INPUT DATA:
☆ ☆ ☆

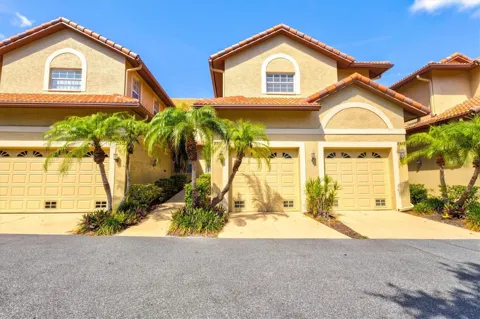 2309 JESSIE HARBOR DRIVE #2402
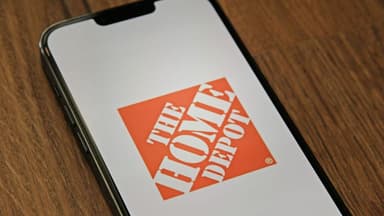 Home Depot Reports Strong Earnings Amid Tariff Concerns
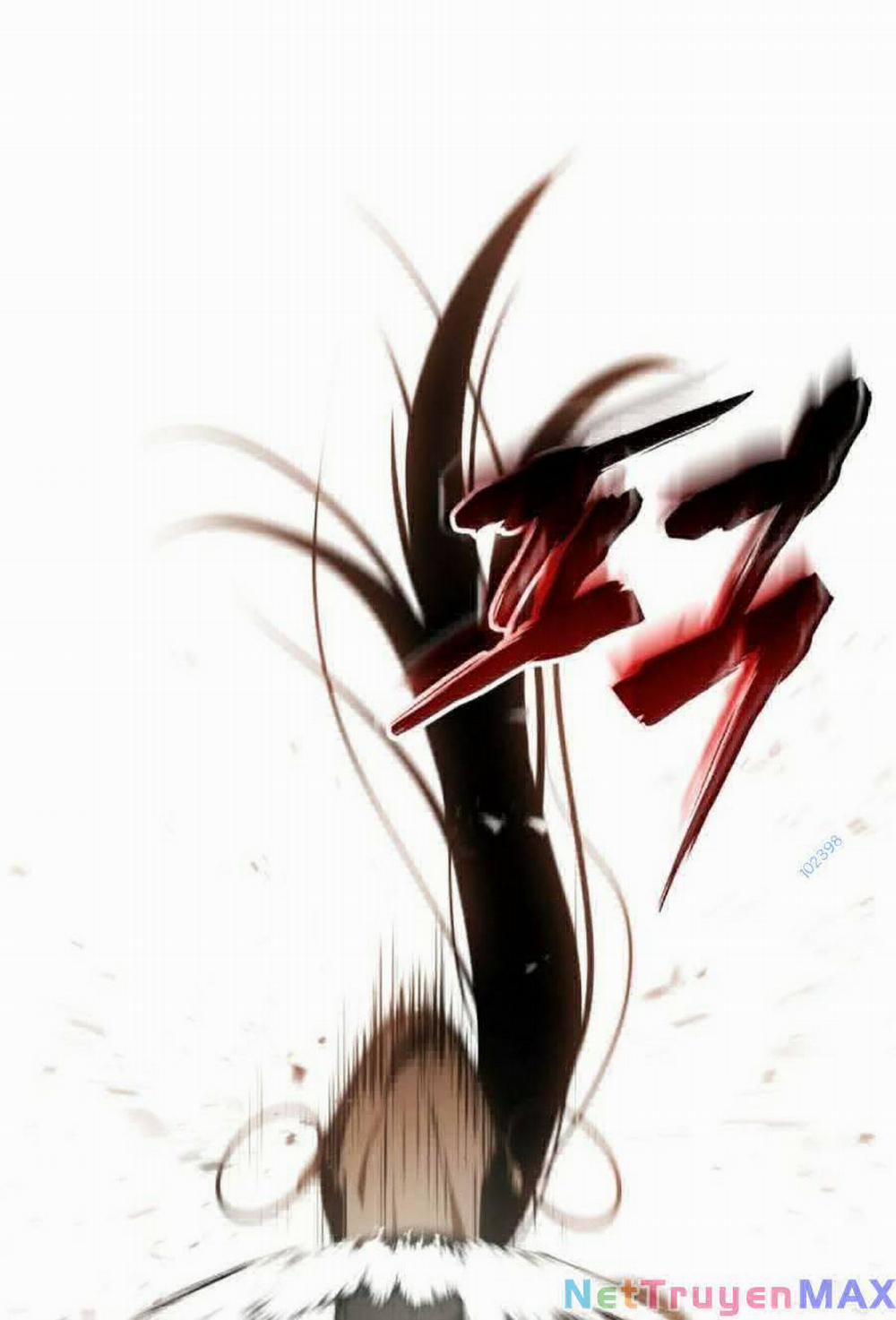 Đặc Vụ Song Sinh 36 trang 84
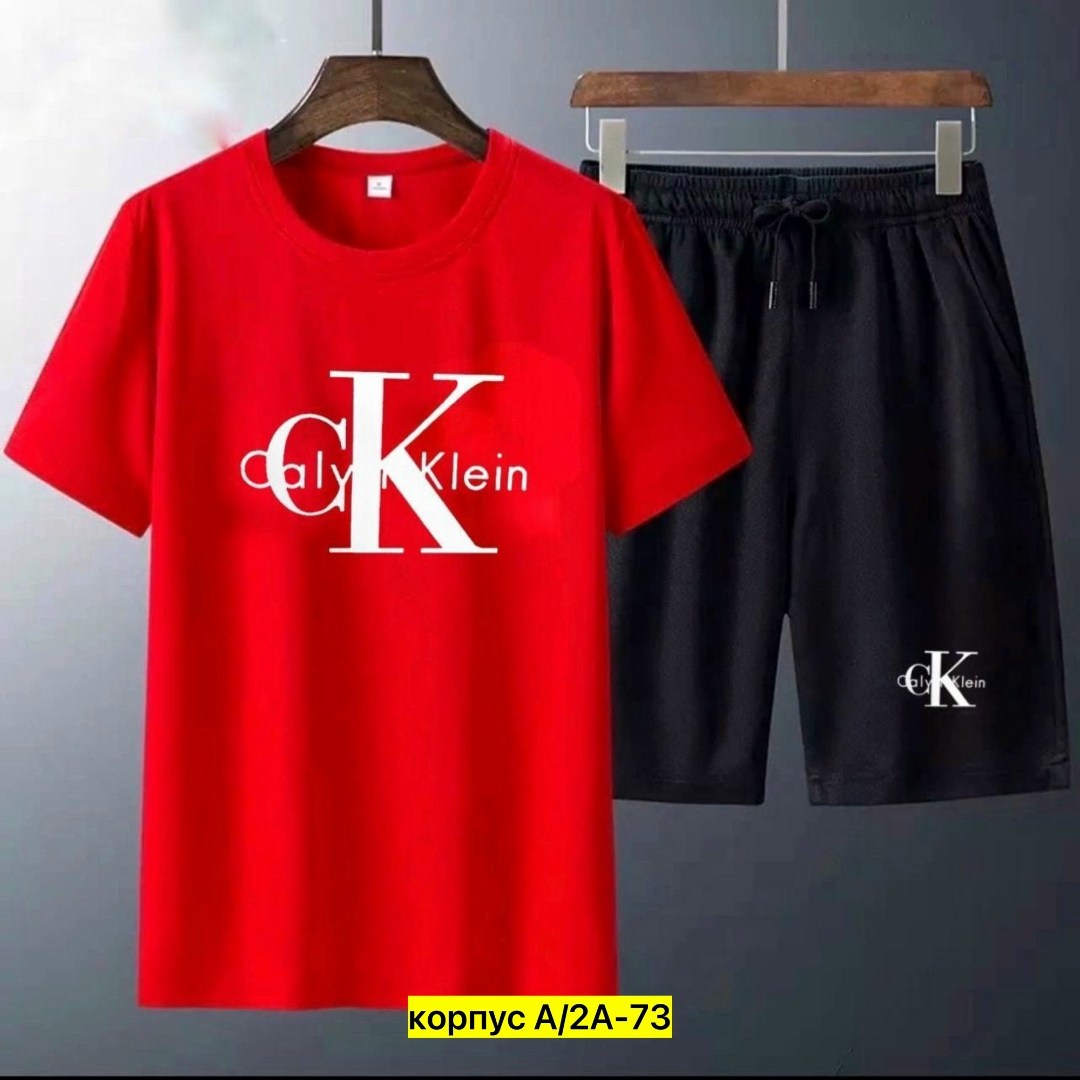 костюм спортивный мужской,спортивные костюм,футболки комплект,комплект спортивной одежды,костюм для мужчин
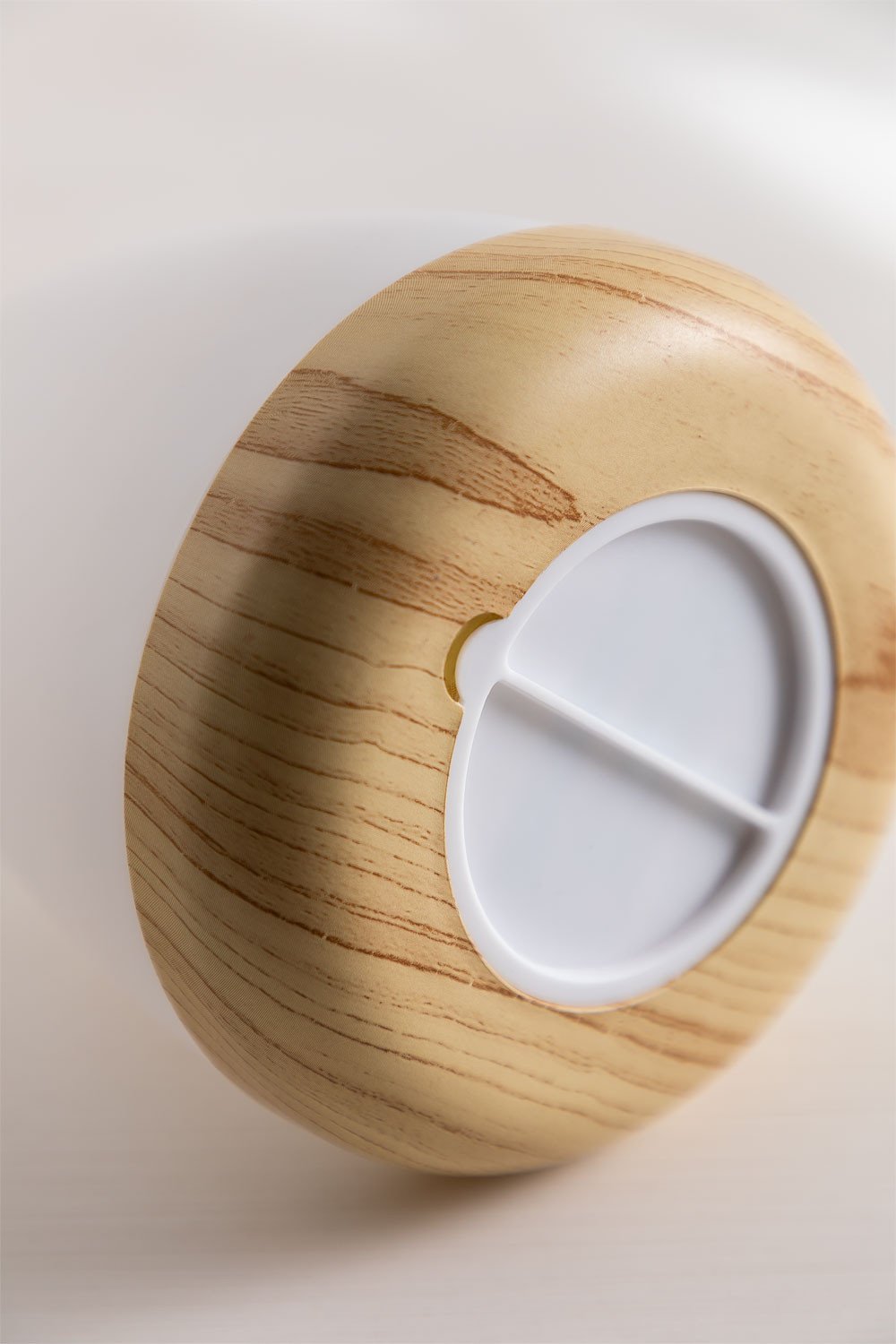 Lampe de Table LED sans fil Andrew, image de la galerie 5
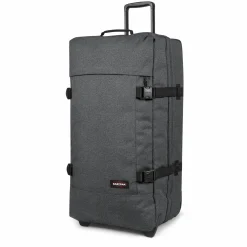 TRANVERZ L-Eastpak Discount
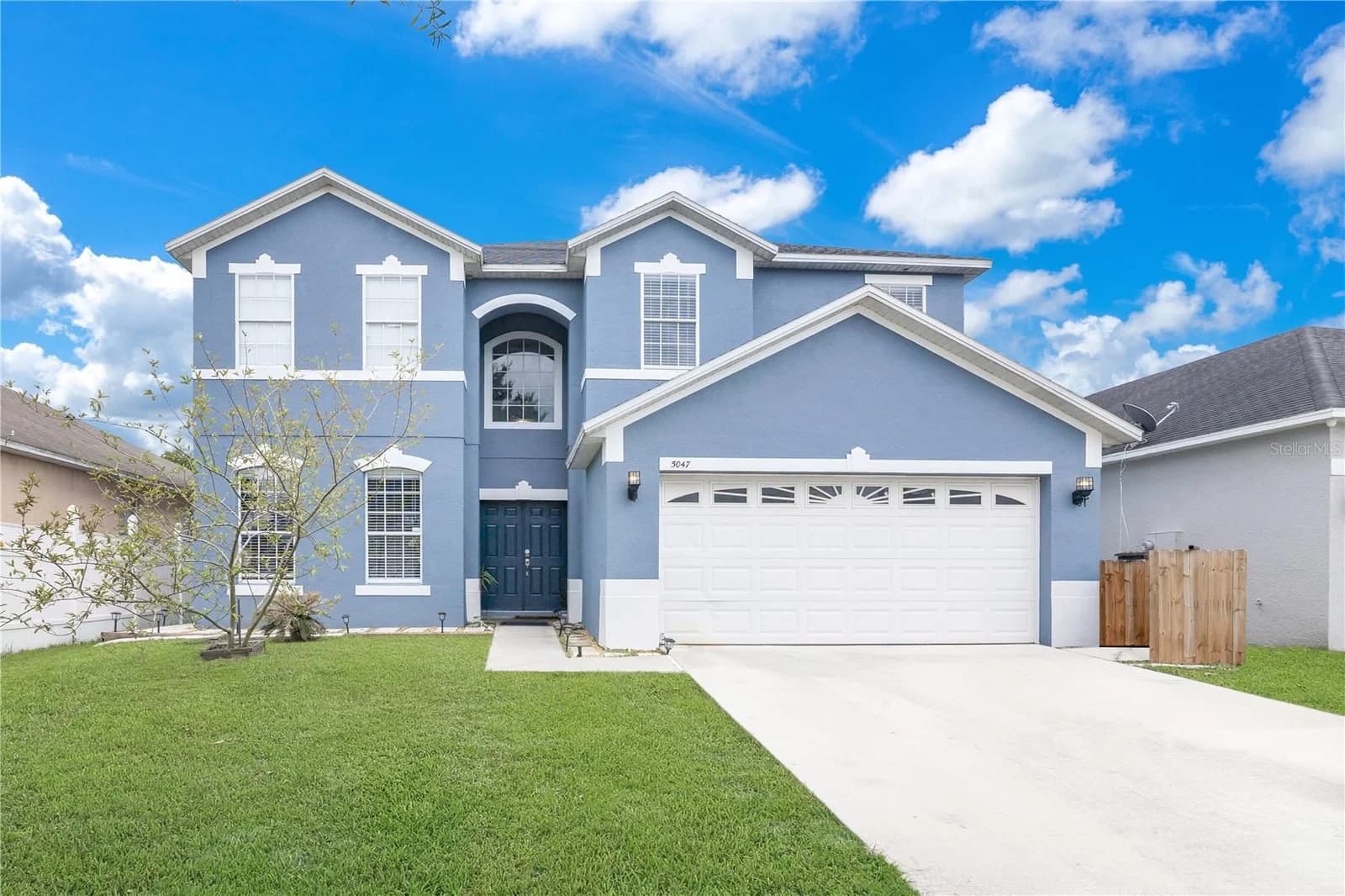 5047 ADAIR OAK, Orlando, FL 32829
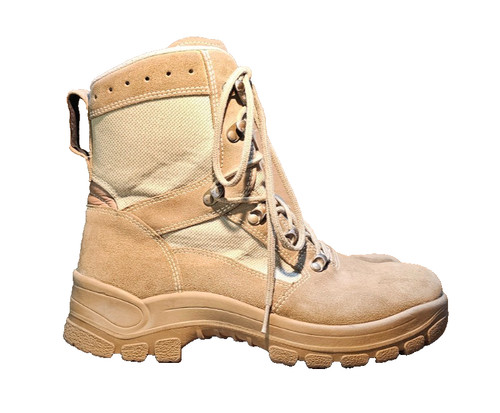 Haix gtx coyote goretex - gtx,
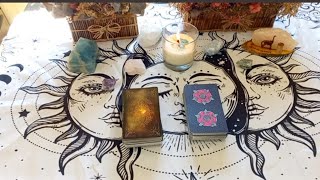 🌟Que viene en los proximos días con tu persona especial ⁉️ 💕 #tarot #tarotreading #tarotinteractivo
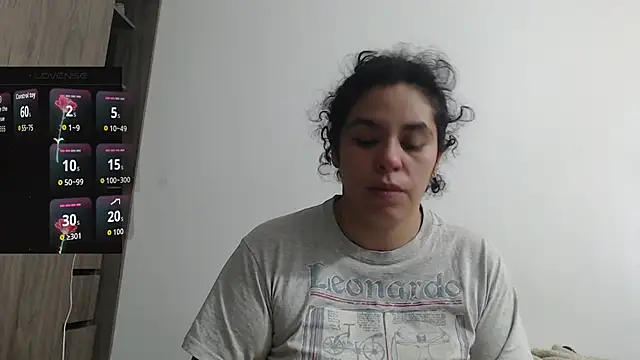 Anne purple online show from October 21, 3:02 pm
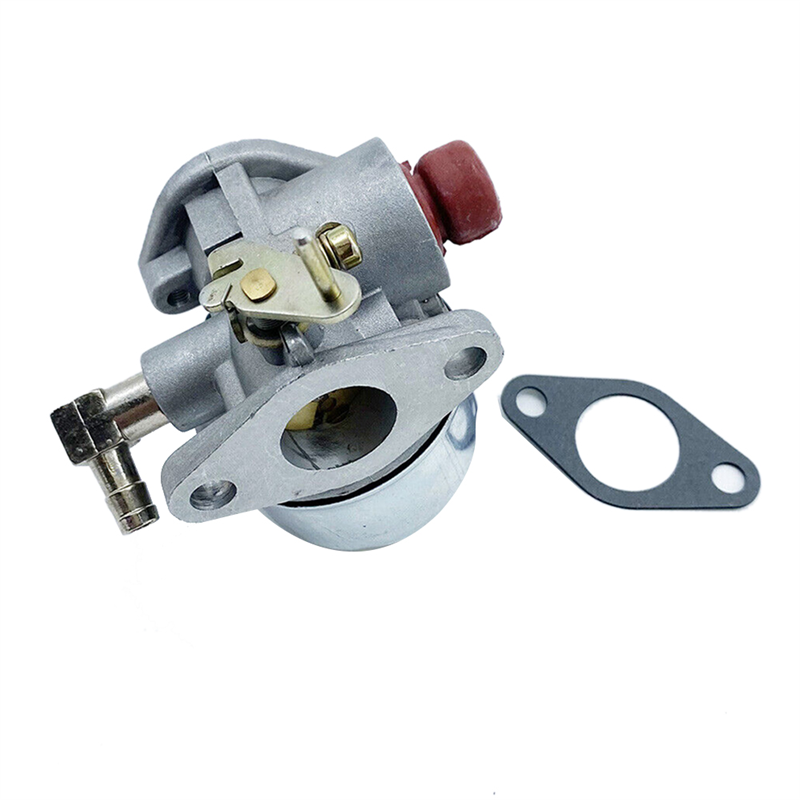 Carburetor Parts Component for TECUMSEH GEOTEC Horizontal Engines GEO35 GEO40 GEO50 FHP2013 8291. 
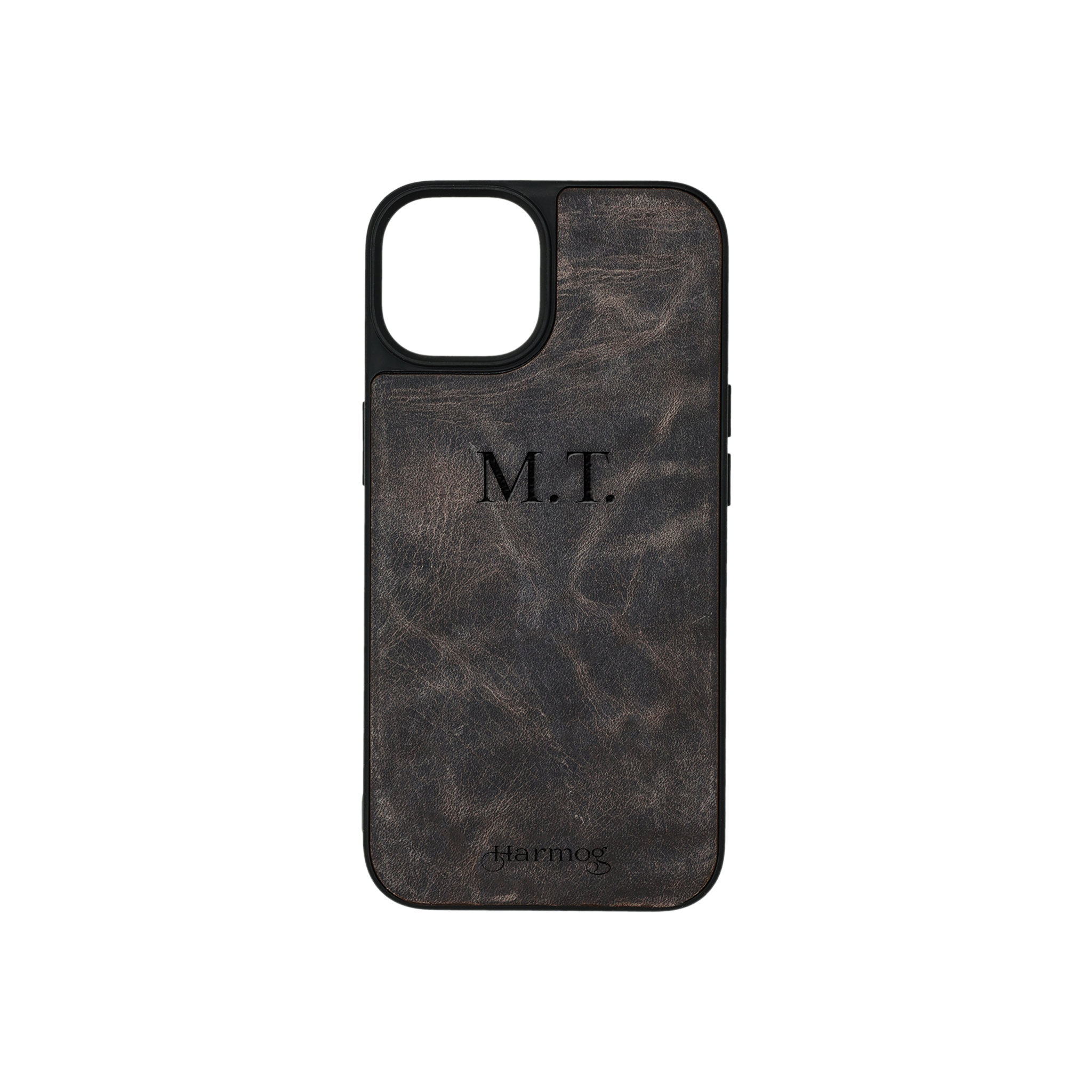 iPhone | Monogram / Ime / Inicijali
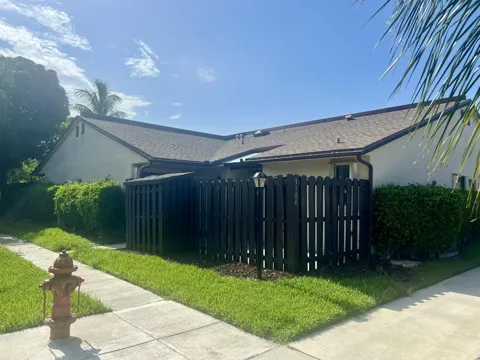 3104 Waterview Circle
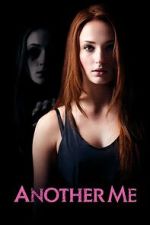 Watch Another Me Movie2k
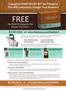 Page: - 15 | The American Chiropractor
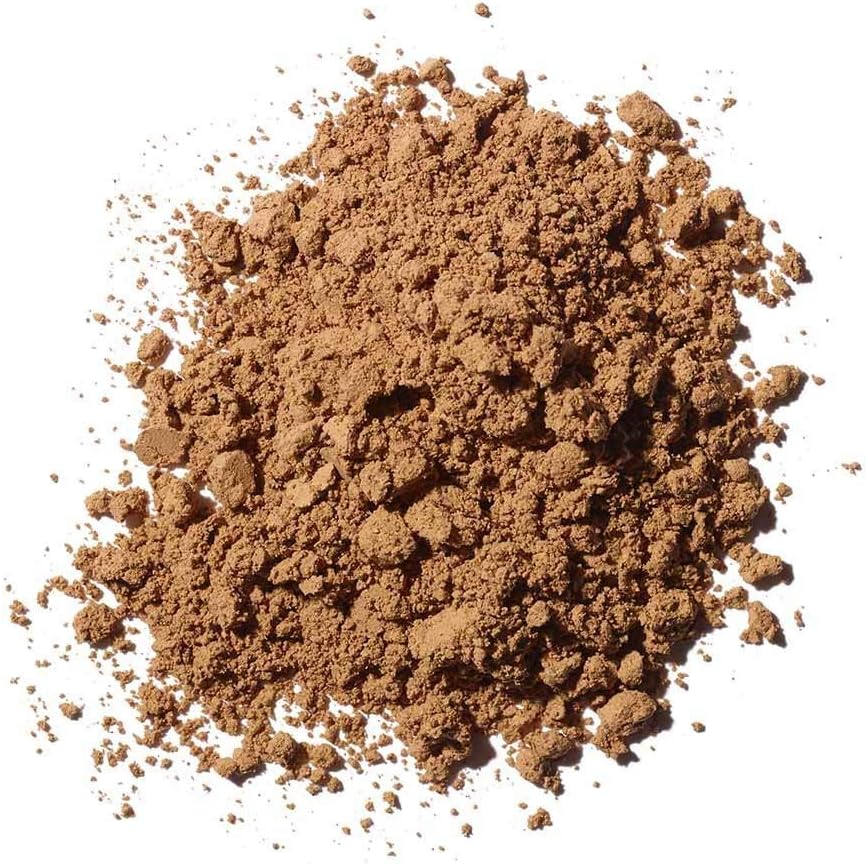 organic-reishi-mushroom-powder-extract---700mg-beta-glucans---mood-immune-support---vegan-non-gmo---13oz-2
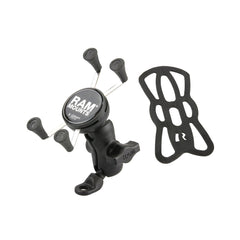 OpenFisherman.com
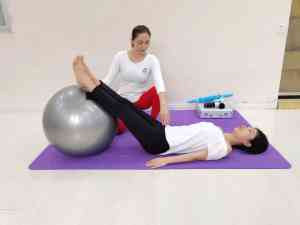 2026年辽宁普拉提及空中瑜伽培训推荐：沈阳平跃普拉提体育文化发展有限公司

☆ ☆ ☆

PROMPT:
In the listing above, the required lines run from the line with "Lampe de Table" through the line with "Haix gtx coyote". Output exactly those lines, omitting pictures.

OUTPUT BELOW:
 Lampe de Table LED sans fil Andrew, image de la galerie 5
 TRANVERZ L-Eastpak Discount
 5047 ADAIR OAK, Orlando, FL 32829
 Haix gtx coyote goretex - gtx,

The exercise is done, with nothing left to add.